- _TEXTE DE RÉFÉRENCE_:

--------------------------------------------------

Elle peut permettre à l’entreprise d’accompagner ses collaborateurs lors d’un changement d’organisation interne. Par exemple avec l’application Habitica, l’entreprise détermine la répartition des tâches de ses collaborateurs dans le but d’accroître sa productivité. Cette application propose d’aborder la vie en entreprise comme un jeu.

Exemple gamification tableau de bord application Habitica

Objectif 3 :

Elle peut accompagner une entreprise qui souhaite inciter ses clients à s’engager et s’investir davantage avec une marque. Par exemple en intégrant des programmes de fidélité et d’adhésion complets à travers tous les supports web et mobile d’une marque.

Quel que soit l’objectif initial, pour réussir une gamification efficace, il est essentiel d’intégrer ces 3 éléments clés :

  • Les feed-back ou boucle de rétroaction (avoir une visibilité en temps réel de sa progression)
  • Le challenge (donner envie à l’individu de récolter le plus de points possibles)
  • La récompense (offrir la perspective de gagner une récompense physique ou virtuelle en fonction du profil de l’individu)

Nous venons de voir à travers les différents objectifs que la gamification peut s’appliquer aussi bien à des collaborateurs qu’à des clients. Si une entreprise souhaite la mettre en œuvre, elle doit nécessairement intégrer les 3 éléments clés ci-dessus mais aussi connaitre ses effets sur les individus.

--------------------------------------------------

- _EXTRAIT DE DONNÉES_:
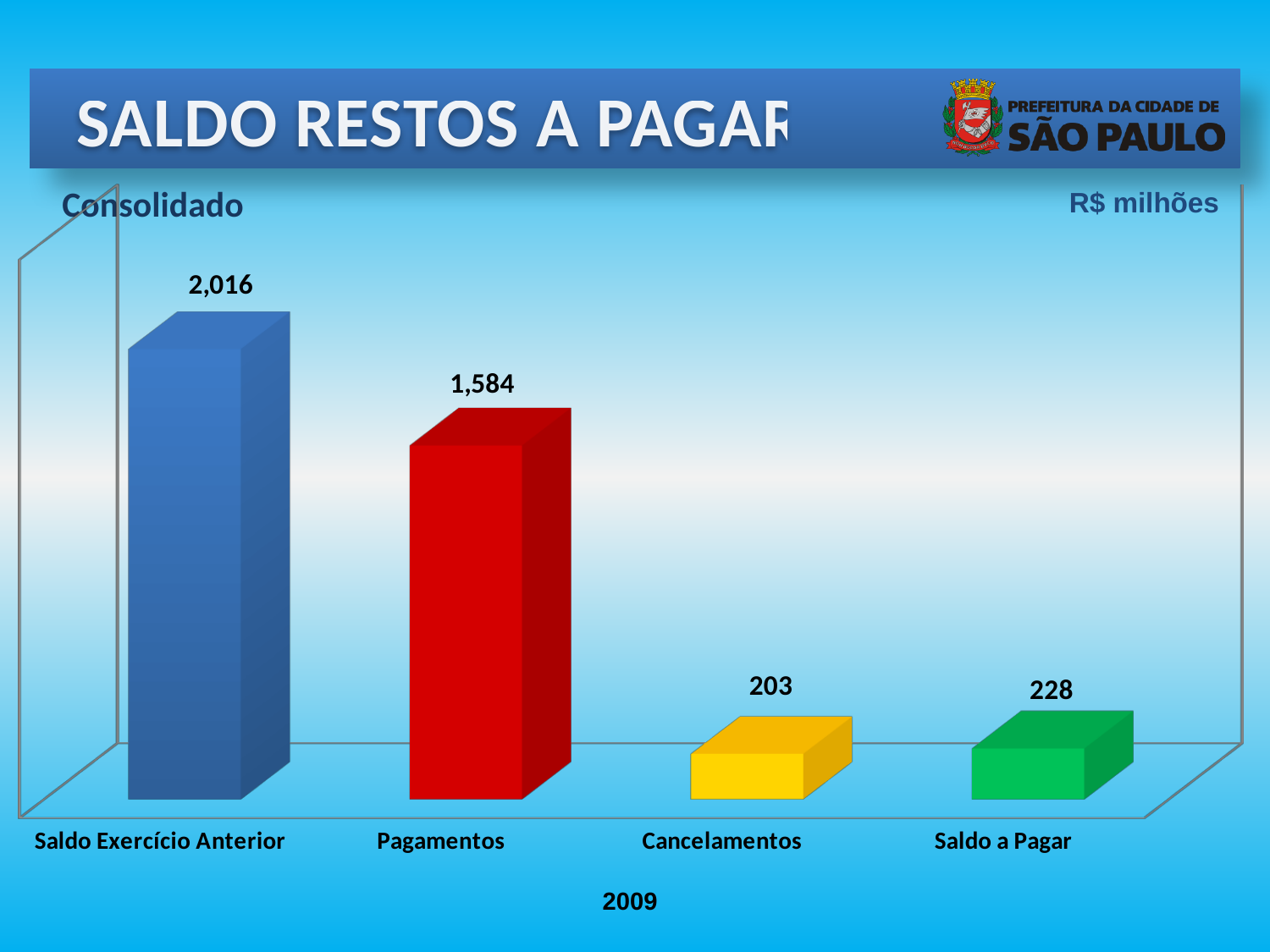
Which category has the highest value? Saldo Exercício Anterior What kind of chart is shown on the slide? Bar chart What is the difference between Saldo Exercício Anterior and Pagamentos? 432 What is the value for Saldo Exercício Anterior? 2,016 Which category has the lowest value? Cancelamentos Which is larger, Pagamentos or Saldo a Pagar? Pagamentos What is the value for Pagamentos? 1,584 What unit is indicated for the values in the chart? R$ milhões How many categories are shown in the chart? 4 What is the difference between Saldo a Pagar and Cancelamentos? 25 What is the value for Saldo a Pagar? 228 What is the value for Cancelamentos? 203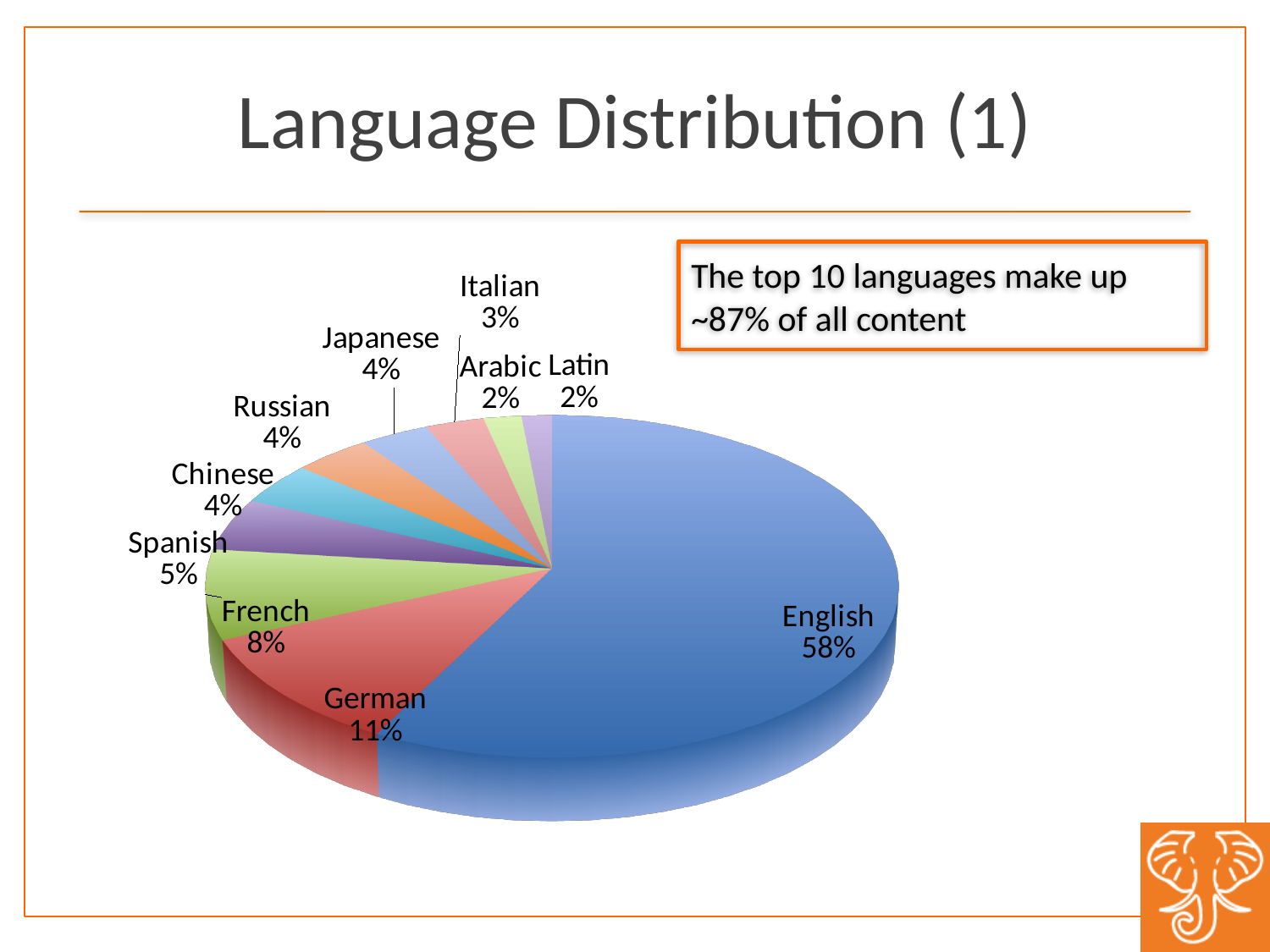
What percentage is shown for French? 8% What is the difference in percentage points between English and German? 47 Which language has the largest slice of the pie? English How many language slices are labelled on the pie chart? 10 According to the text box, what share of all content do the top 10 languages make up? ~87% What share of the pie does English account for? 58% What percentage is shown for Spanish? 5% What is the title of the slide? Language Distribution (1) Which is larger, the share for French or the share for Spanish? French What percentage is shown for Italian? 3% What percentage is shown for German? 11% What kind of chart is shown on the slide? Pie chart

--------------------------------------------------

- _ACTIONS À MENER_:
a – D'après le texte sur la gamification, quelle application propose d'aborder la vie en entreprise comme un jeu ?
b – Dites si chacune de ces affirmations s'accorde avec le texte sur la gamification, en citant les mots du texte qui tranchent. (i) La gamification ne s'applique qu'aux clients. (ii) La récompense peut être physique ou virtuelle. (iii) Le challenge vise à limiter le nombre de points récoltés par l'individu.
c – Reprenez le texte sur la gamification à partir de l'endroit où il s'arrête.
Les données n'ont aucun lien avec le texte.

- _RÉPONSES PAR CONSIGNE_:
a – L'application Habitica.

b –
(i) Non : « la gamification peut s’appliquer aussi bien à des collaborateurs qu’à des clients ».
(ii) Oui : « offrir la perspective de gagner une récompense physique ou virtuelle en fonction du profil de l’individu ».
(iii) Non : « donner envie à l’individu de récolter le plus de points possibles ».

c –
La gamification, à la recherche d’émotions positives

Lors d’une méta-analyse (a) combinant 24 études scientifiques, Hamari et al. (2014), la gamification a pu être évaluée. Il en ressort que dans la majorité des cas, la gamification a un effet psychologique positif sur la motivation, la joie ou encore le plaisir. Un autre effet induit est relevé, l’effet comportemental positif comme la participation ou la performance.

Cette méta-analyse confirme que les individus recherchent dans la gamification des émotions positives. Ces émotions peuvent être générées grâce aux mécanismes empruntés aux jeux, à savoir :

  • Être gratifiés même par une simple récompense virtuelle (Chaque mission ou quête devant être accomplie dans le jeu est accompagnée d’un retour immédiat pour garder l’individu intéressé et impliqué)
  • Gagner au jeu génère de la Dopamine (hormone du plaisir)
  • Se mettre en compétition, se fixer des objectifs à atteindre
  • Appartenir à une société (rencontrer et entrer en contact avec de nouveaux individus aux intérêts et passions identiques)

La gamification par l’exemple

Voici trois exemples d’applications qui chacune dans leur domaine ne traitent pas de sujets faciles. Mais leur approche via la gamification rendent ce domaine accessible au plus grand nombre.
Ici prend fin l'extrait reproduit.